Corona and Last Will

Article Contributed by
P.N. Kumar, Corporate & Legal Counsel

Untimely deaths of young and old, weak, and strong in these times of global coronavirus pandemic have made us realise that writing of Last Will is not a matter of importance just only at the old age or when nearing a predicted end.

In the second wave of covid pandemic across India, we are grappling with the news of many young passing away too soon leaving behind partners or just minor children with no clue on how to go on.

What is a WILL?

A will is a simple document, can be a white A4 sheet, on which you write how your properties including assets of all types should be distributed after your death. You must write the name(s) of the person(s) who you consider trustworthy and capable of getting the dictates of the Will executed as per words and spirits of your Will. A Will signed by the Testator of the Will, signed by two persons as witnesses and carrying a place of writing of Will is a legally valid Will.

There is neither any restriction of age for the writing of a Will nor there are any restrictions on the number of times you can scrap the old and write a new Will.
A Will is not necessarily to be registered by the Registrar of the Court but if someone raises an issue on the validity or authenticity of the document or the signatories on the Will, then the registered Will stands as valid and as a stronger document.

From time to time the changes in your possessions and assets must be kept updated by adding supplements to the papers already signed so that when there is a material change, you incorporate all in the revised Will document.

When should A Will be Written?

Lessons learnt from the untimely deaths of young, married or unmarried, suggest that Will should be written whenever you become in possession of some property / deposit / investment / insurance policy or future pension scheme etc. One may appoint a family member as a nominee in a bank account or investment but may not want to hand over the final amount of credit to that person on death. Usually, one intends to pass on the property or possessions to one’s own heirs but may also choose to include other close-to-heart people of one’s life in the will inheritance.

Many who have recently died due to the coronavirus pandemic have left without any will. Many couples have gone without any heir or have left behind minor children or children with special needs. If the dead person had a lot of property but no document available to support the transfer of that property / claim to anyone, the minor child cannot claim even in the court nor can take over the assets on his own.
In the absence of any Executant or any Trustee / Guardian appointed, the assets and property remain uncared and unrecovered / non-transferred.

Incredibly sad incidents are coming to light where the orphaned children are being picked up and household effects are being taken away. It creates a lacuna and allows the scope for miscreants to forge false documents and take away the whole property of the family. If the children had known from their parents about their Will and trustee appointed to take care of the interest of minor children, perhaps chances of frauds can be minimalised.

Will is a secret and confidential document but the existence of a Will in the Locker or with a Trustee must be known to the concerned beneficiaries.

If there is no Will, then the dead person’s property will be distributed as per the Indian Succession Act by the District Probate Court.
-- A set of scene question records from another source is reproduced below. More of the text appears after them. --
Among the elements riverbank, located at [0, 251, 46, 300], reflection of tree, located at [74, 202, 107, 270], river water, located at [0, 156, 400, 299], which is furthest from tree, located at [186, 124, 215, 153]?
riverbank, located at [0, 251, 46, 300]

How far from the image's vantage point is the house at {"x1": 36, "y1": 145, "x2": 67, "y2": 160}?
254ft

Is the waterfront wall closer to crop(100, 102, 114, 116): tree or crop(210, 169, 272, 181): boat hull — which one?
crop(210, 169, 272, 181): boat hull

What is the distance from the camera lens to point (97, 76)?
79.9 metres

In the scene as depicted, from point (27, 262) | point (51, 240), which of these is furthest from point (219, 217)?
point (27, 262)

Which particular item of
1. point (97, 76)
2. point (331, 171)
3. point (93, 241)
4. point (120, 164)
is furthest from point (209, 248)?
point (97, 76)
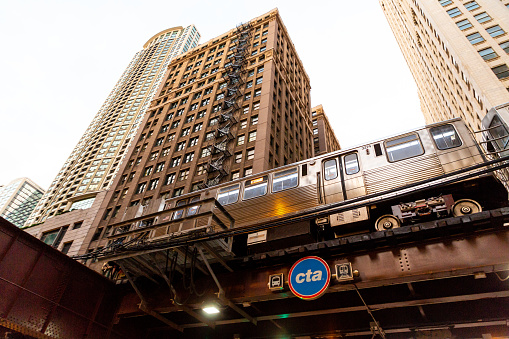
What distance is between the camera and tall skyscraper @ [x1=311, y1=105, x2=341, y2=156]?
76562 mm

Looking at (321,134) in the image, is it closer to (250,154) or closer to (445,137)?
(250,154)

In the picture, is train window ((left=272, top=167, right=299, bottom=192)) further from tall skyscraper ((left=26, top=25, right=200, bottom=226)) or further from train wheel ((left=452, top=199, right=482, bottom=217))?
tall skyscraper ((left=26, top=25, right=200, bottom=226))

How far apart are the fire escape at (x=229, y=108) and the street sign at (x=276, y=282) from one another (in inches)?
1062

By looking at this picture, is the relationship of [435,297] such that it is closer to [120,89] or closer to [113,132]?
[113,132]

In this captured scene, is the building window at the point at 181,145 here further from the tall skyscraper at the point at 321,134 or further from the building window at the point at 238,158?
the tall skyscraper at the point at 321,134

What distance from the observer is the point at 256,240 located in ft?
44.5

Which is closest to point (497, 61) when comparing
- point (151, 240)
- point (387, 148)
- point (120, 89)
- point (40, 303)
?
point (387, 148)

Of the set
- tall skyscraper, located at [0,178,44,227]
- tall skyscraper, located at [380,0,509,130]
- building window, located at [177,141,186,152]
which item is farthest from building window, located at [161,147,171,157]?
tall skyscraper, located at [0,178,44,227]

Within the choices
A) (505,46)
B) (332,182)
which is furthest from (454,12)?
(332,182)

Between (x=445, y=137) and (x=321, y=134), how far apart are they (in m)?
66.9

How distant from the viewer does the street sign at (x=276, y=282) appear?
394 inches

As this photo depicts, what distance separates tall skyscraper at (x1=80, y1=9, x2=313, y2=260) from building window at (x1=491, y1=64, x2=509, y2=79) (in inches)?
1022

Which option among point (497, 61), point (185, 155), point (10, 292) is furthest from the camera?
point (185, 155)

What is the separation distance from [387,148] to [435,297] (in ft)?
21.2
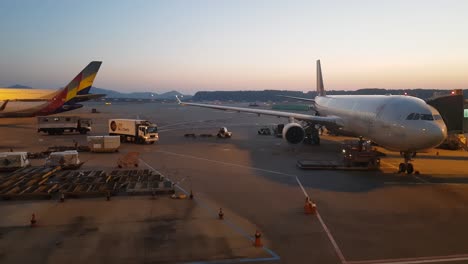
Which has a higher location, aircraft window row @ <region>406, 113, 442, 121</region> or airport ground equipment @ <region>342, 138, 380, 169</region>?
aircraft window row @ <region>406, 113, 442, 121</region>

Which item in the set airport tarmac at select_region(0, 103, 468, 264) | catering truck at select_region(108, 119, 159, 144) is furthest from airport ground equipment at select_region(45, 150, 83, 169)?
catering truck at select_region(108, 119, 159, 144)

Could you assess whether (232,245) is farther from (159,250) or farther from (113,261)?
(113,261)

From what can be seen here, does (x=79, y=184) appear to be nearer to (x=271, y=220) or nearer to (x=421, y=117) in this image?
(x=271, y=220)

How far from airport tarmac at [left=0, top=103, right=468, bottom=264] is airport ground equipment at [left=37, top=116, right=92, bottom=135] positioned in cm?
2245

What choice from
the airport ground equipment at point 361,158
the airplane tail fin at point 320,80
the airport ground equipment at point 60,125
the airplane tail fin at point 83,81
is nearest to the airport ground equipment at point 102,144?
the airport ground equipment at point 60,125

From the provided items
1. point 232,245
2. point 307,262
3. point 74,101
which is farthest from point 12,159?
point 74,101

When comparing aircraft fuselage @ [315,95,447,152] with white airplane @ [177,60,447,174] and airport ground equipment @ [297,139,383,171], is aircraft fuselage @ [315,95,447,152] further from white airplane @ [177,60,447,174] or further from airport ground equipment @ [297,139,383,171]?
airport ground equipment @ [297,139,383,171]

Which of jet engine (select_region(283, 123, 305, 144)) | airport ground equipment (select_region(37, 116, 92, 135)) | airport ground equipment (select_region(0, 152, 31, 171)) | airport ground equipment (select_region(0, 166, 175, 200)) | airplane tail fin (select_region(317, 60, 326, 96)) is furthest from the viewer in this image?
airplane tail fin (select_region(317, 60, 326, 96))

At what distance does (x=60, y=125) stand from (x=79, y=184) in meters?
28.3

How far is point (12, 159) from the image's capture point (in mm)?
22938

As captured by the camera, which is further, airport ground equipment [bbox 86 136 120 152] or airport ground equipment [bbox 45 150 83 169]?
airport ground equipment [bbox 86 136 120 152]

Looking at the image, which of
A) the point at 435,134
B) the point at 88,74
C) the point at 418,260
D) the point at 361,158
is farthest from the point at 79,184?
the point at 88,74

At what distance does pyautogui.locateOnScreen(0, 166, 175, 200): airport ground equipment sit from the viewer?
16969 mm

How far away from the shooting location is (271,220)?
13961 millimetres
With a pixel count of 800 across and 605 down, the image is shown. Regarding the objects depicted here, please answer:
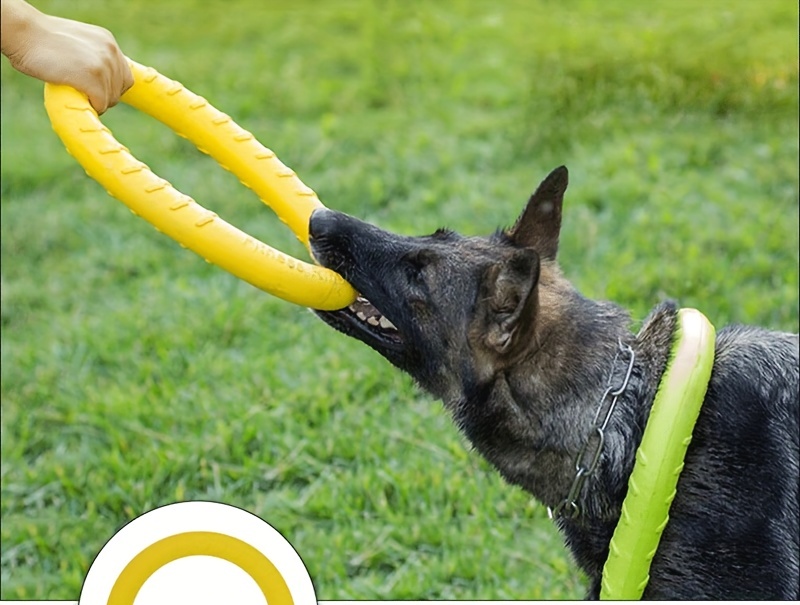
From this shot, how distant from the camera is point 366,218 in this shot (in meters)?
7.69

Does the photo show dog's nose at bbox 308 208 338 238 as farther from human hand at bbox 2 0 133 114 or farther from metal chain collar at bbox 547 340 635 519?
metal chain collar at bbox 547 340 635 519

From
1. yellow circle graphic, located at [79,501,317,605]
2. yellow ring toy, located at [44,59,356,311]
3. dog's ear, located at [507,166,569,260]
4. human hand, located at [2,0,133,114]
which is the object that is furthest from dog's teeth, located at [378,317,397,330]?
yellow circle graphic, located at [79,501,317,605]

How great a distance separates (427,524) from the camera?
501 cm

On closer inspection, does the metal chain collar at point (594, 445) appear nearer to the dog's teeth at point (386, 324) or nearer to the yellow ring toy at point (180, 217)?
the dog's teeth at point (386, 324)

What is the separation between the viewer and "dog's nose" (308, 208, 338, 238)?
12.9 feet

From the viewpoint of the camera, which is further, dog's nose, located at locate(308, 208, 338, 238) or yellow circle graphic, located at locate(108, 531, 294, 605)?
dog's nose, located at locate(308, 208, 338, 238)

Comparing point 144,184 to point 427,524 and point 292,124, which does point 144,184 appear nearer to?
point 427,524

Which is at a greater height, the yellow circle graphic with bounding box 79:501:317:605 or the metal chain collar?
the yellow circle graphic with bounding box 79:501:317:605

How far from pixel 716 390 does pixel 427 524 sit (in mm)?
1672

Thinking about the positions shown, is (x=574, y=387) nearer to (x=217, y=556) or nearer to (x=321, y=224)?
(x=321, y=224)

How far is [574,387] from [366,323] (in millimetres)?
765

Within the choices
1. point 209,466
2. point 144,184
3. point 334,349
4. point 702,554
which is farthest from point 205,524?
point 334,349

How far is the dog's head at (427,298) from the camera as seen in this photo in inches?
152

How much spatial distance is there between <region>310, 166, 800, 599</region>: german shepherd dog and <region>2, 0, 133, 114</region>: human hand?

It goes to heirs, including spouse, children, parents, siblings, and other relatives strictly in terms of words and spirits of Law. Perhaps that distribution may be averse to the wishes of the dead.

It is thus necessary that one writes a document in the way one wants to reward their loved ones. In the absence of an adequate document, perhaps the undeserving may get and deserving may remain deprived.

There are a lot of apprehensions that after some time we may see many businesses closed and none caring. With smaller families and kids living away from parents, the transparency of the existence of a legalised document is pertinent in current times.

It is advisable for all individuals who own any asset or hold any investment, be it a bank account, fixed deposit, provident fund, or life insurance, or likely to come in possession from any relative should share the basic information of such accounts with your close family. Corona is not going away soon, so be practical and take the wise step to draw a Will at the earliest, if not tomorrow!